Most all the bullet points are built on technology, but technology isn’t the only element required for success to develop a smart way of living. While technology can help legislators address the economic, social, and environmental challenges, an important part in planning for a successful smart city is ensuring a human-centric-type approach. Urbanization experts say that a smart city or nation should move beyond technology and infrastructure and include policy, education, and economic growth by using a more human-centered, citizen-centered approach.

Singapore has over 12 trial projects that have been launched.
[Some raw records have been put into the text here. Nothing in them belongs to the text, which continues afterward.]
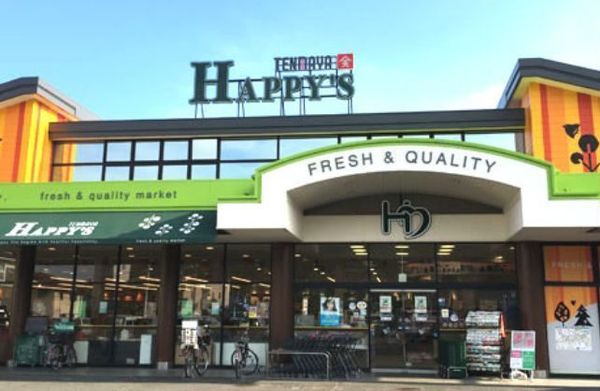 リーブルガーデン北区西辛川第5 3号棟(天満屋ハピーズ吉備津店)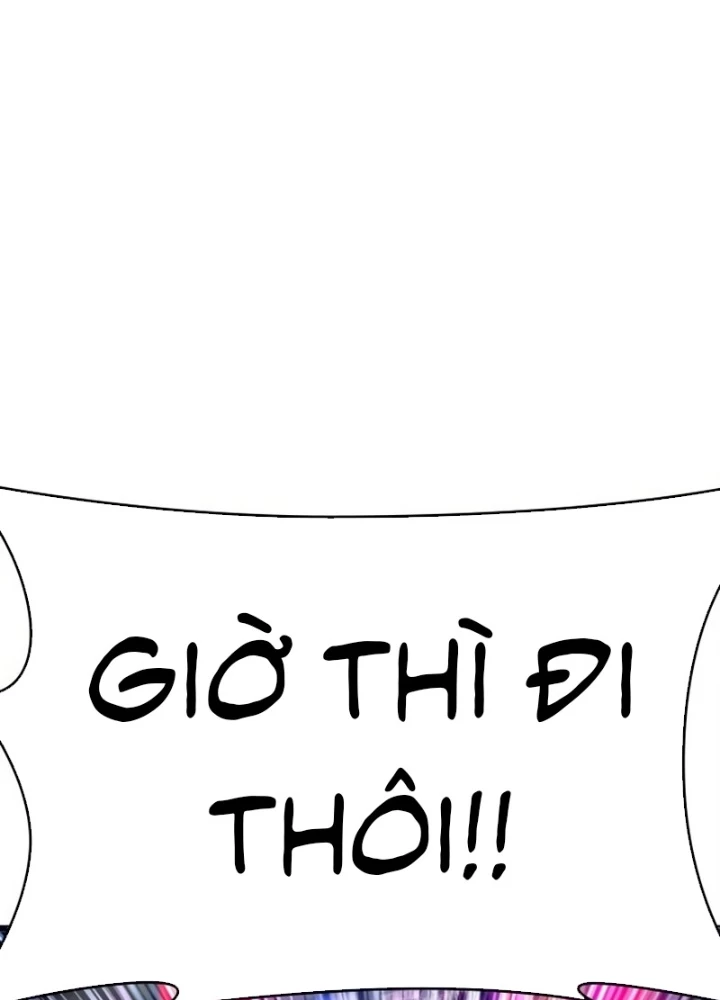 Hoán Đổi Diệu Kỳ Chapter 572 - 21
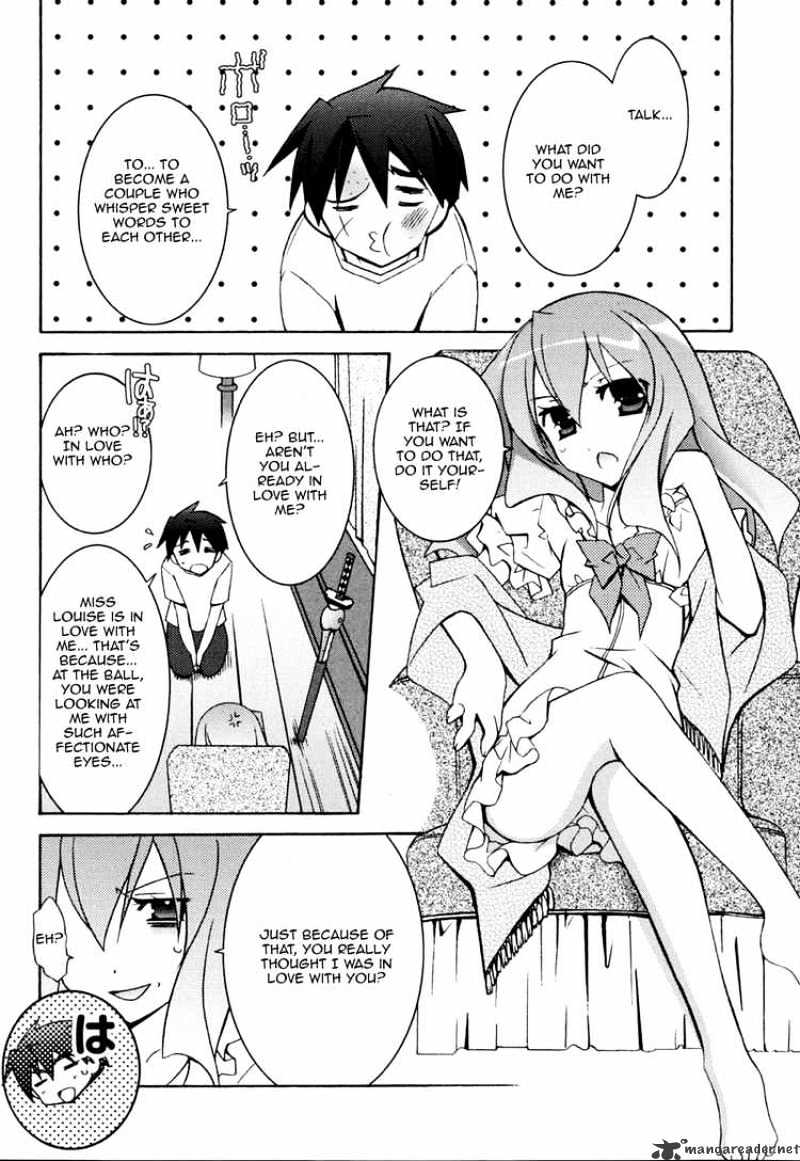 Zero No Tsukaima - Chapter 11 : A Secret Boat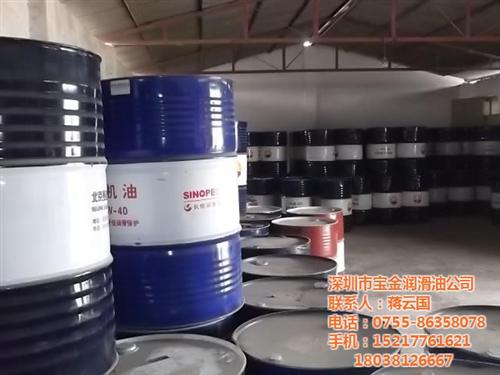 长城柴油机油_湖北省长城_长城润滑油总代 长城普力抗磨液压 长城导轨油 长城导热油300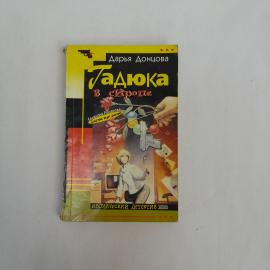 Картинка 1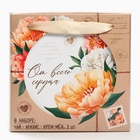 Подарочный набор «Почта»: крем-мед, чай, орехи в шоколаде - фото 32287672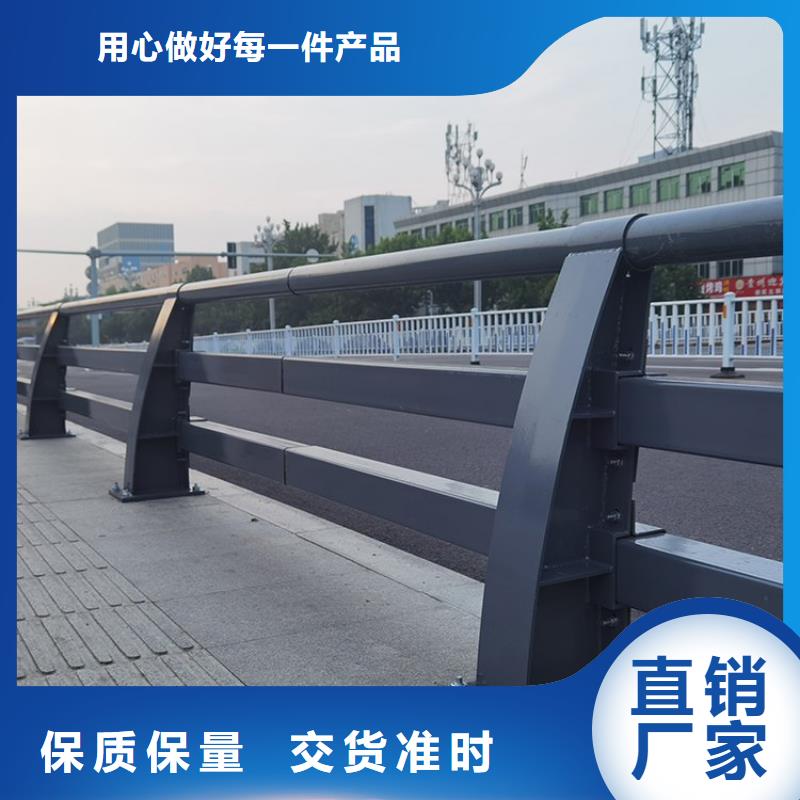 防撞护栏q235b波形护栏板质优价廉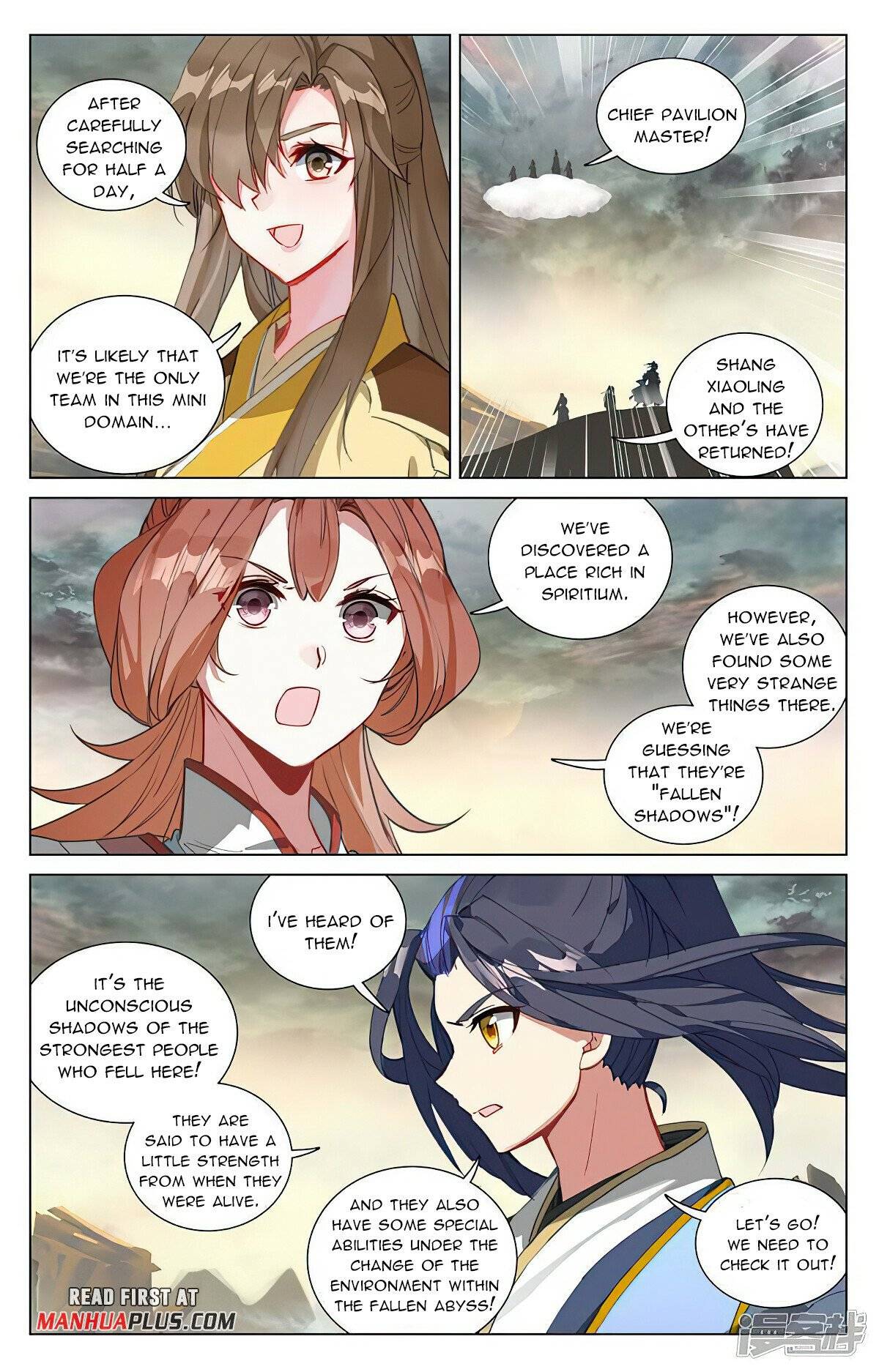 Yuan Zun Chapter 884 page 3
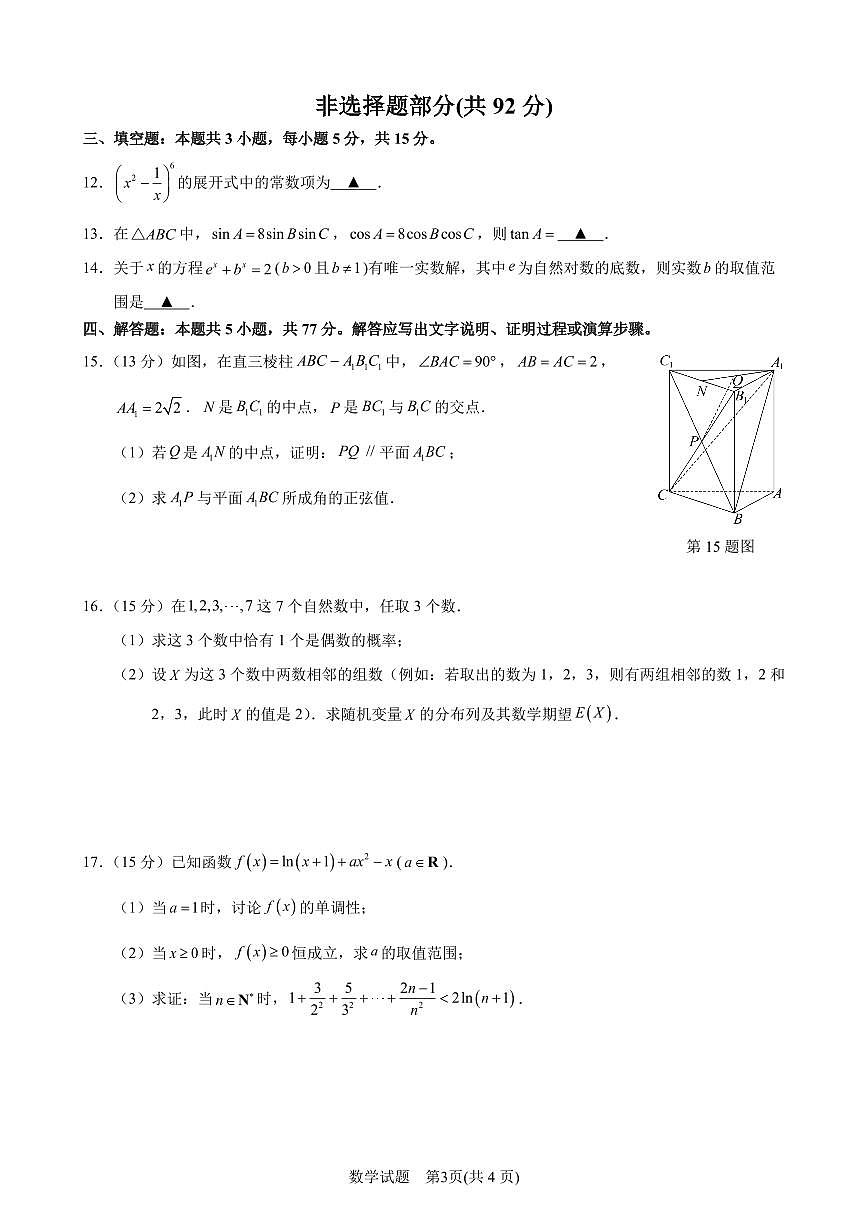 宁波市2024学年第二学期高考模拟考试高三数学试题卷【含答案】第3页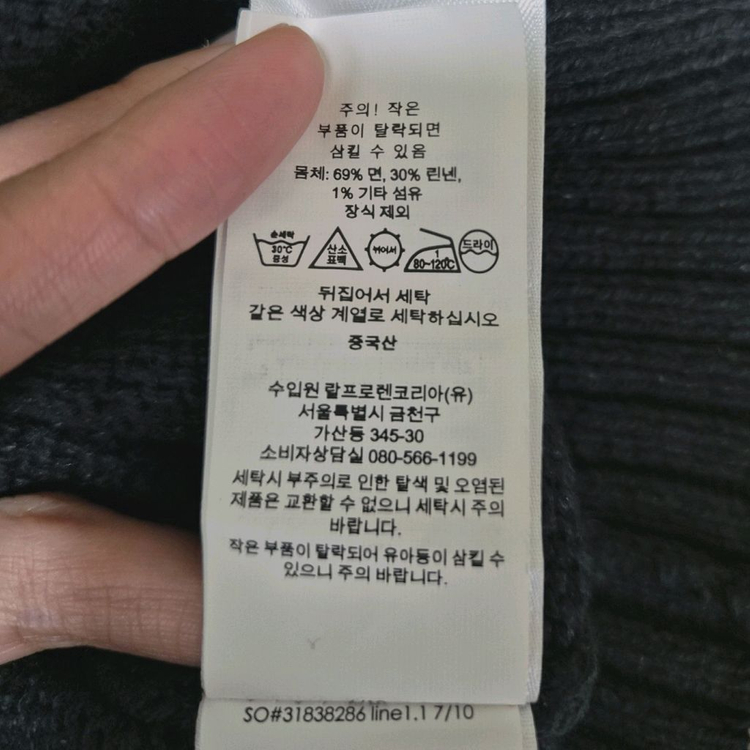 (희귀템)폴로 랄프로렌 마티니베어 코코아 베어 남성 니트 스웨어 이미지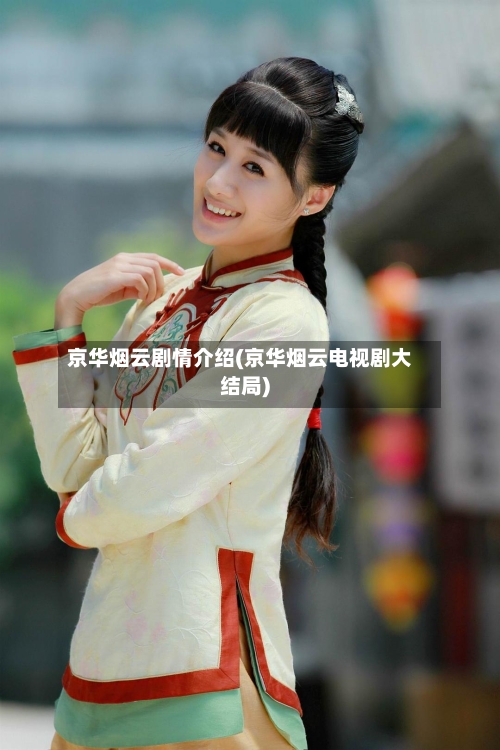 京华烟云剧情介绍(京华烟云电视剧大结局)-第2张图片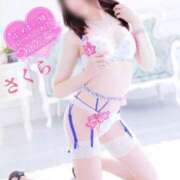 ヒメ日記 2025/05/12 07:37 投稿 さくら エレガンス(広島)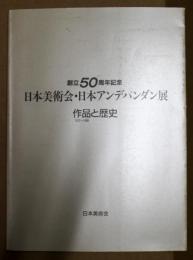 日本美術会・日本アンデパンダン展 : 作品と歴史 : 創立50周年記念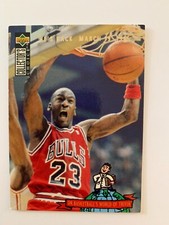 UPPER DECK CARD 1994 DR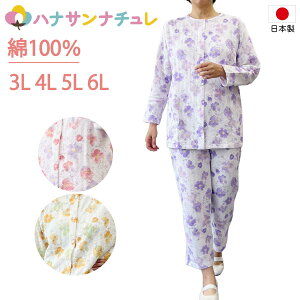 pW} OJ fB[X  { Lg ~  3L 4L 5L 6L {^ ݂Ȃ Lg iCgEFA ˂܂  VjA  wl p niTeX
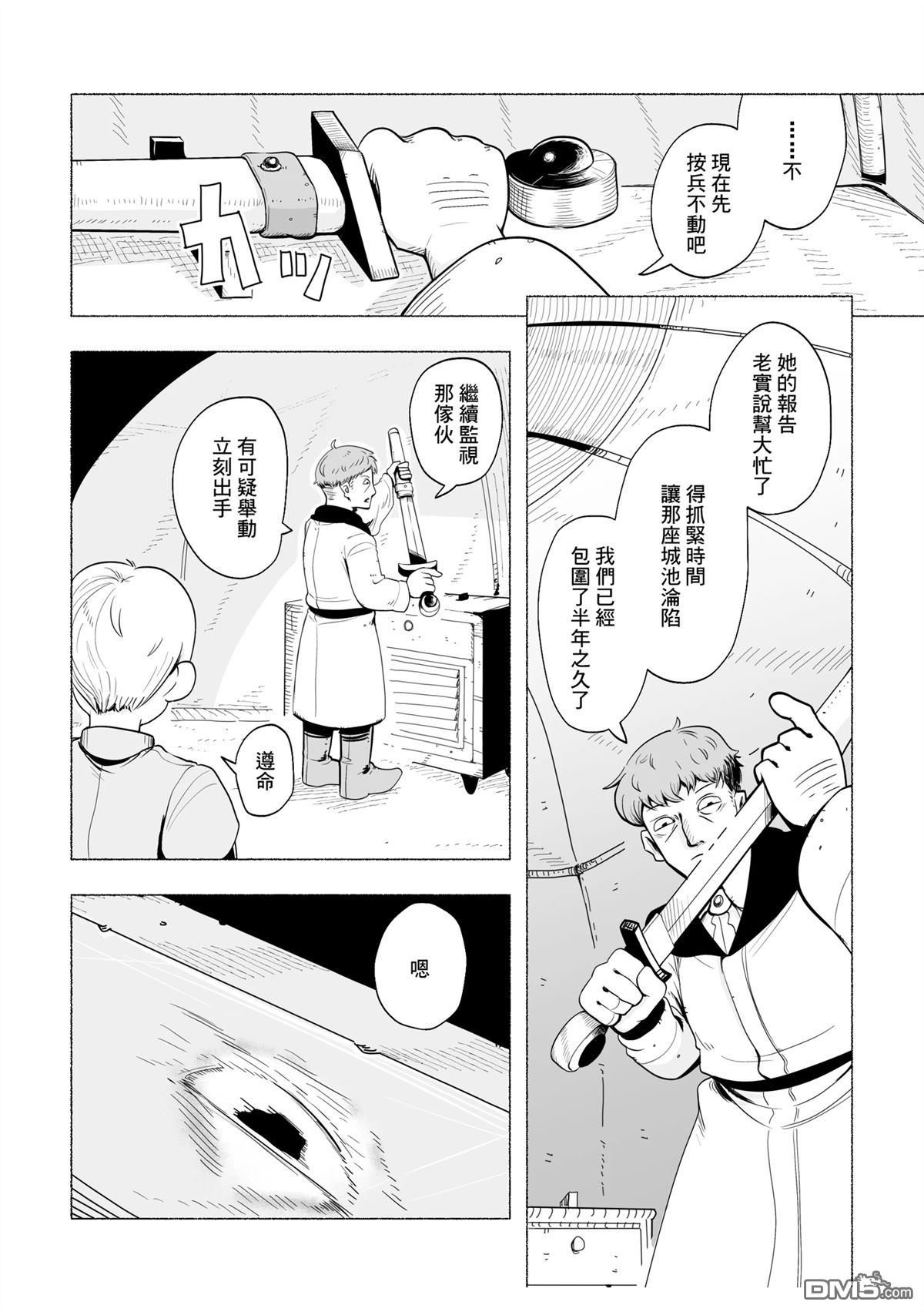 我的提线木偶 [番外] 短篇 第11页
Projects like monitoring open spaces in parking lots to make it easier to park, checking flooding levels, using interactive maps to decide to reroute buses based on where riders are gathering, mapping the potential spread of infectious diseases in buildings, detecting when people are smoking in prohibited places, using citizens’ smartphones to measure roughness of bus rides (which could indicate the need for road maintenance), or using sensors in the homes of elderly that would send a text to families if their loved-one stopped moving.

When you think of a location that could be considered a smart city or nation, most would turn to Barcelona, New York, Dubai, or the Netherlands, however, Singapore has shown its leadership and is prime to be able to export its groundbreaking applications to other cities and nations. None of this could be accomplished without advanced analytics and associated business analysts, data scientists, data engineers, and data modelers to model the data and understand the ramifications of that data. As print volume slowly decreases, operational efficiency is becoming quite important in the imaging industry. In a similar way, Singapore is demonstrating an efficient and an improved way of living today and has raised the gauntlet to countries willing to take on the challenge.